Any sense of how the European Commission is leaning with its antitrust investigation and its deadline of 11 May?
Just as we are concerned with American customers, they are concerned with the European market. And as in any merger case, we try to cooperate in making one another aware of our time frames, and to some extent -- consistent with our confidentiality obligations -- share the benefit of the work of our staffs on those cases. We do cooperate in that way. But in terms of where the Commission's investigation will lead to, I don't know.

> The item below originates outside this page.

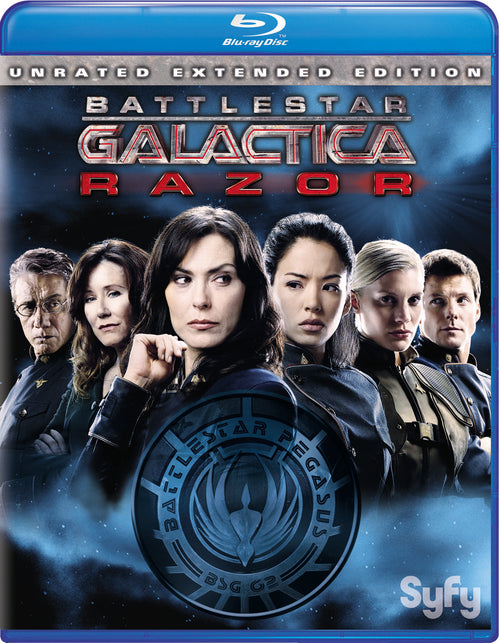 Battlestar Galactica: Razor [Blu-ray]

Did your lawsuit percolate up from the states and their concerns?
I like to be a good colleague and work with our state counterparts. But it would be completely wrong for me to say that the lawsuit percolated up or that we were really relying on them to reach the decision we reached here. We're pleased that some of the states decided to join our lawsuit and look forward to working with them.
Were you expecting more states to join your suit than the seven that did?
There were roughly 38 states looking into this merger, originally. I don't deal with each and every one of the state folks day to day on this. I don't recall there being any sense of surprise from our staff here on the number of states that joined in the complaint.
What role does technology play in your life?
I use a PC at work, and I carry around a mobile phone with a Web browser on it. But I don't think I'm much different than the other folks who hold jobs like the type of job I hold. I am certainly familiar with technology -- and use it -- but I certainly won't say I'm a high-end, cutting-edge user, either.
Years from now, how would you like your role as head of the antitrust division to be defined?
I would like to think that I'm doing a good job of traditional antitrust enforcement. That means, on the criminal side, being very aggressive in trying to fight price fixing and cartels. And on the merger side, that means trying our best with legal ways, as opposed to public relations or partisan ways, to make the best calls we can. On monopolisation and unilateral conduct, I would like to be thought of as someone who has a great degree of faith in the market and a lot of scepticism over the ability of antitrust agencies and plaintiffs to engineer competitive outcomes in the market. And I would like to be thought of as someone who has helped push our administration of that part of American antitrust law toward what I describe as a very traditional view.